(DATASET Opens)

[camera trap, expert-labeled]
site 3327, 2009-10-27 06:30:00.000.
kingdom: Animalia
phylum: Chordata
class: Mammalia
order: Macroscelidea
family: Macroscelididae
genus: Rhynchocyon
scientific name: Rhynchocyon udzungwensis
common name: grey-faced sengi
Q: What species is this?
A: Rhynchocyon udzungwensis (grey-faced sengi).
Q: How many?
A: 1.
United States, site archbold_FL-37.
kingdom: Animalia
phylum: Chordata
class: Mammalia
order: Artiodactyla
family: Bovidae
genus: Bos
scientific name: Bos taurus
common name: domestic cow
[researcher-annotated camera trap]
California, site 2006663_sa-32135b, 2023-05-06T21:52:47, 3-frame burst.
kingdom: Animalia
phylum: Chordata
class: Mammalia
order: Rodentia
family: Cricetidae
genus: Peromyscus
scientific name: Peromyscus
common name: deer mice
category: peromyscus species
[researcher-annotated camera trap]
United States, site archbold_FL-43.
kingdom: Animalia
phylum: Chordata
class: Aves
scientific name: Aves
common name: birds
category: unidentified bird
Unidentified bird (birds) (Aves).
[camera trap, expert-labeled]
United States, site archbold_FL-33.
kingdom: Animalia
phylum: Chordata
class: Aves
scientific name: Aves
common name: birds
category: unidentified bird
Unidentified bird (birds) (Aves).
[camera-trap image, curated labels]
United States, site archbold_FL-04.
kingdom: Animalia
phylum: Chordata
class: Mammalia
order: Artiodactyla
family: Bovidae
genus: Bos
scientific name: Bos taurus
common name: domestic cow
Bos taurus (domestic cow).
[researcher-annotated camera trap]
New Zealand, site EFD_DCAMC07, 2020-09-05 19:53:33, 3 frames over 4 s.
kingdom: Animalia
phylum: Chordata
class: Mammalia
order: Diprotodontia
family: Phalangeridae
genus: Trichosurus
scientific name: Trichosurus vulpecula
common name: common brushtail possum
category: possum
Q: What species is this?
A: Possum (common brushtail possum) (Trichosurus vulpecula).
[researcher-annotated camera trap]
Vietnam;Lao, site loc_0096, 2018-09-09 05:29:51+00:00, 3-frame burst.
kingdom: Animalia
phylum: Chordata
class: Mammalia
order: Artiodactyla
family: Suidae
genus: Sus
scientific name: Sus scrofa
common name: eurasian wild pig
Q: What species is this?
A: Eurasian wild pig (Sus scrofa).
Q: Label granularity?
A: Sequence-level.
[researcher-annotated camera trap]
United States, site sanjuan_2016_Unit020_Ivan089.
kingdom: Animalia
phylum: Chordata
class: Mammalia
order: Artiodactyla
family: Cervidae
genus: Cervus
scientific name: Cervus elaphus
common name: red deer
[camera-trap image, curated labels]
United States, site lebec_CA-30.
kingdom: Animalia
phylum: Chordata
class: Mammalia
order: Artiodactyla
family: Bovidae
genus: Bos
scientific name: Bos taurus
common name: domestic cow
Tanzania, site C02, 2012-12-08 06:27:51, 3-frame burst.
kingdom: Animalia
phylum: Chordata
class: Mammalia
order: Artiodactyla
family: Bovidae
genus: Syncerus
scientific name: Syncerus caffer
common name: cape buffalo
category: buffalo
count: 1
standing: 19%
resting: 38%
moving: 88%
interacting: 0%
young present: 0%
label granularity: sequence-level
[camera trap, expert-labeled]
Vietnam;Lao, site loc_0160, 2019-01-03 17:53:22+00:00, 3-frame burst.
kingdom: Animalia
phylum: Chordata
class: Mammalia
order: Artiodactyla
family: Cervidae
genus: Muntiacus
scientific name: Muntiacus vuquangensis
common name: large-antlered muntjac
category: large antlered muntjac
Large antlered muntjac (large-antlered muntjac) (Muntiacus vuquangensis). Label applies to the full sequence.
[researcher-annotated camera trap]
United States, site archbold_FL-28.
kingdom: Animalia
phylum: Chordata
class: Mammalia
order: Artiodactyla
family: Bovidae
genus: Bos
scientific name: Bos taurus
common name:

(DATASET Closes)

> TASK DIRECTIONS:
Produce a verbatim copy of each record above.

> SOLUTION BELOW:
[camera trap, expert-labeled]
site 3327, 2009-10-27 06:30:00.000.
kingdom: Animalia
phylum: Chordata
class: Mammalia
order: Macroscelidea
family: Macroscelididae
genus: Rhynchocyon
scientific name: Rhynchocyon udzungwensis
common name: grey-faced sengi
Q: What species is this?
A: Rhynchocyon udzungwensis (grey-faced sengi).
Q: How many?
A: 1.
United States, site archbold_FL-37.
kingdom: Animalia
phylum: Chordata
class: Mammalia
order: Artiodactyla
family: Bovidae
genus: Bos
scientific name: Bos taurus
common name: domestic cow
[researcher-annotated camera trap]
California, site 2006663_sa-32135b, 2023-05-06T21:52:47, 3-frame burst.
kingdom: Animalia
phylum: Chordata
class: Mammalia
order: Rodentia
family: Cricetidae
genus: Peromyscus
scientific name: Peromyscus
common name: deer mice
category: peromyscus species
[researcher-annotated camera trap]
United States, site archbold_FL-43.
kingdom: Animalia
phylum: Chordata
class: Aves
scientific name: Aves
common name: birds
category: unidentified bird
Unidentified bird (birds) (Aves).
[camera trap, expert-labeled]
United States, site archbold_FL-33.
kingdom: Animalia
phylum: Chordata
class: Aves
scientific name: Aves
common name: birds
category: unidentified bird
Unidentified bird (birds) (Aves).
[camera-trap image, curated labels]
United States, site archbold_FL-04.
kingdom: Animalia
phylum: Chordata
class: Mammalia
order: Artiodactyla
family: Bovidae
genus: Bos
scientific name: Bos taurus
common name: domestic cow
Bos taurus (domestic cow).
[researcher-annotated camera trap]
New Zealand, site EFD_DCAMC07, 2020-09-05 19:53:33, 3 frames over 4 s.
kingdom: Animalia
phylum: Chordata
class: Mammalia
order: Diprotodontia
family: Phalangeridae
genus: Trichosurus
scientific name: Trichosurus vulpecula
common name: common brushtail possum
category: possum
Q: What species is this?
A: Possum (common brushtail possum) (Trichosurus vulpecula).
[researcher-annotated camera trap]
Vietnam;Lao, site loc_0096, 2018-09-09 05:29:51+00:00, 3-frame burst.
kingdom: Animalia
phylum: Chordata
class: Mammalia
order: Artiodactyla
family: Suidae
genus: Sus
scientific name: Sus scrofa
common name: eurasian wild pig
Q: What species is this?
A: Eurasian wild pig (Sus scrofa).
Q: Label granularity?
A: Sequence-level.
[researcher-annotated camera trap]
United States, site sanjuan_2016_Unit020_Ivan089.
kingdom: Animalia
phylum: Chordata
class: Mammalia
order: Artiodactyla
family: Cervidae
genus: Cervus
scientific name: Cervus elaphus
common name: red deer
[camera-trap image, curated labels]
United States, site lebec_CA-30.
kingdom: Animalia
phylum: Chordata
class: Mammalia
order: Artiodactyla
family: Bovidae
genus: Bos
scientific name: Bos taurus
common name: domestic cow
Tanzania, site C02, 2012-12-08 06:27:51, 3-frame burst.
kingdom: Animalia
phylum: Chordata
class: Mammalia
order: Artiodactyla
family: Bovidae
genus: Syncerus
scientific name: Syncerus caffer
common name: cape buffalo
category: buffalo
count: 1
standing: 19%
resting: 38%
moving: 88%
interacting: 0%
young present: 0%
label granularity: sequence-level
[camera trap, expert-labeled]
Vietnam;Lao, site loc_0160, 2019-01-03 17:53:22+00:00, 3-frame burst.
kingdom: Animalia
phylum: Chordata
class: Mammalia
order: Artiodactyla
family: Cervidae
genus: Muntiacus
scientific name: Muntiacus vuquangensis
common name: large-antlered muntjac
category: large antlered muntjac
Large antlered muntjac (large-antlered muntjac) (Muntiacus vuquangensis). Label applies to the full sequence.
[researcher-annotated camera trap]
United States, site archbold_FL-28.
kingdom: Animalia
phylum: Chordata
class: Mammalia
order: Artiodactyla
family: Bovidae
genus: Bos
scientific name: Bos taurus
common name:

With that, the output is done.